── Source text

Break the Mitote and Make Father's Day A Truly Happy Day - 4 Agreements
- Josh Jones
- Jun 14, 2022
- 9 min read
Father’s day has never been my favorite holiday, more like a hated, sad day, it’s been my least favorite day of the year for much of my life.

My despising Father’s Day - that is changing now like so many other things, flipped on its head in true bipolar fashion. This year I will celebrate the fact that instead of a father, I had more than three of them – very loving, smart, inspirational men who always have been and always will be there for me. They did their best to educate me, to show love, protect and guide me; the only problem for many years was me. Happy Father’s Day Jeffrey, Papa Marsh, David, Mr. Mitchell and so many others. I love you more than you could ever know.
I had so much anger inside me growing up, another child turning unanswered questions, confusion and sadness into being afraid initially, and then turning all that into the easiest weapon to forge - hate. And I didn’t even need to be armed, I had an army around me, yet I couldn’t see it for all those years. For that, I am ashamed and I have regret – foundation regret, the heaviest of all breeds as I learned (read about regret and foundation regret – Brene’ Brown and Daniel Pink: https://www.mindentropy.com/post/regrets-what-s-in-a-name-josh-jones-jumps-the-grasshopper-learns-from-the-ant ). And you wouldn’t see it 99% of the time, I was good at protecting or more accurately said, hiding, my emotions and feelings – you would only see my true feelings in a few small minutes or testy situations, and you would have to be so attentive to catch those things and ever think there’s something more than a mere kid getting frustrated, as we all do.

────
── Record excerpts

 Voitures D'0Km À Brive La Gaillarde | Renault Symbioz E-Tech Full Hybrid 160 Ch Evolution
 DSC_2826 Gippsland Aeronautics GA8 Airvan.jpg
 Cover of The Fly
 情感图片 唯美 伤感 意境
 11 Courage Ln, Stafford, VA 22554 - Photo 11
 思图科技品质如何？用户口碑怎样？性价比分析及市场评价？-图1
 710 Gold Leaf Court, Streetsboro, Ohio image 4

────
── Record excerpts

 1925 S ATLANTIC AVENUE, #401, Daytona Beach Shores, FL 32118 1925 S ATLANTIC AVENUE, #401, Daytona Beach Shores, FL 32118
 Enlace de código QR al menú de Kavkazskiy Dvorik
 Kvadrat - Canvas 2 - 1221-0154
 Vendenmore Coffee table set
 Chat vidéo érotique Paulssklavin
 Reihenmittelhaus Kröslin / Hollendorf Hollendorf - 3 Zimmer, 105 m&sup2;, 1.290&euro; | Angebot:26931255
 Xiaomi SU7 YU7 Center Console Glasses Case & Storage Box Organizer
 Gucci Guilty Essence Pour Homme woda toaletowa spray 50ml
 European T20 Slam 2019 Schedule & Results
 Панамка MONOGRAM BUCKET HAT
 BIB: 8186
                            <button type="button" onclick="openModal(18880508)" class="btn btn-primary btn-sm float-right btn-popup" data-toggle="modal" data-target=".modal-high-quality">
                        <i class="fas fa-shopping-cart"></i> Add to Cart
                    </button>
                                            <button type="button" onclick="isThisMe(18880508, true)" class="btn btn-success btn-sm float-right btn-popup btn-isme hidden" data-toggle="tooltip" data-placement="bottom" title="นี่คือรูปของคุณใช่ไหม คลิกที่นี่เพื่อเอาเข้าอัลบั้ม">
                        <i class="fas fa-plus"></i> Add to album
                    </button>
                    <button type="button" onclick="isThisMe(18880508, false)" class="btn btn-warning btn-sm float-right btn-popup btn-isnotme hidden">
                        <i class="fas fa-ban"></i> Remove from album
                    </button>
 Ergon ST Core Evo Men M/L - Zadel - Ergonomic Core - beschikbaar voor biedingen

────
── Record excerpts

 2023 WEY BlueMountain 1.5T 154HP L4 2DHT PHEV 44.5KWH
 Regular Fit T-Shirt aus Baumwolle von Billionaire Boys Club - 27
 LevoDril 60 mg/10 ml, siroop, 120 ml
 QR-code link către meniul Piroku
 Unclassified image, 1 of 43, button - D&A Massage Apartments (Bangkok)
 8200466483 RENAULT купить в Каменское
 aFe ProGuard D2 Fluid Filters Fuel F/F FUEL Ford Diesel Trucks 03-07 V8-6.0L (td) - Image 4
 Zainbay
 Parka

────

Problem to work on: Write the next part of the Father's Day essay, starting right after its final sentence.

Task response:
Simple questions I didn’t ask, other perspectives I didn’t see or seek, misconceptions that grew up into monsters, that allowed a small flake of snow to roll down a mountain and cause an avalanche in my head and my life, over and over for decades. I didn’t know why, and I never asked the most important question – why? I never even asked the simple questions.
I read a book recently, The Four Agreements, surprising this was a book recommended by someone at my work, usually all the recommendations are directly tied to how we can advance our equipment, scientific or engineering topics, and if they stray from those core concepts, we go to the standard leadership books or the operations improvement realms – set the course, drive strategy more effectively, do more with less or drive efficiency in other ways through things like lean and six sigma. This book is quite a bit different, and different in a very helpful way to me and where I am personally.
A few notes from the first chapter or two that ties right into my mindset here:
The lies we let into our minds and what they do to our thoughts, perceptions and actions (95% of the things in our minds are lies or skewed). What blinds us are all of those false beliefs we have stored up in our mind.
Anger, jealousy, envy, hate are the emotions that create a fire inside of us – that come from fear
MIH – TOE – TAY: mitote – this is the Toltec word to explain that our entire minds are a fog; India mitote maya – which means illusion. We all carry around, or tote around, lies and misconceptions that have a heavy weight on us and lead us down wrong paths all the time. How we can learn to create a protective shield to prevent these things from entering our mind, how we can extract them and kill them, filter them out, sanitize them if they do infiltrate our minds, those are the skills we need to develop.
I don’t know if The Four Agreements will change your life or anything of that magnitude, but the principles are worth a read and processing, maybe you will find personal freedom as advertised. I believe in this at my current state: We cannot see who we truly are, we cannot see that we are truly not free. We have to do work to protect the narrative in our minds, we have to work at that tirelessly.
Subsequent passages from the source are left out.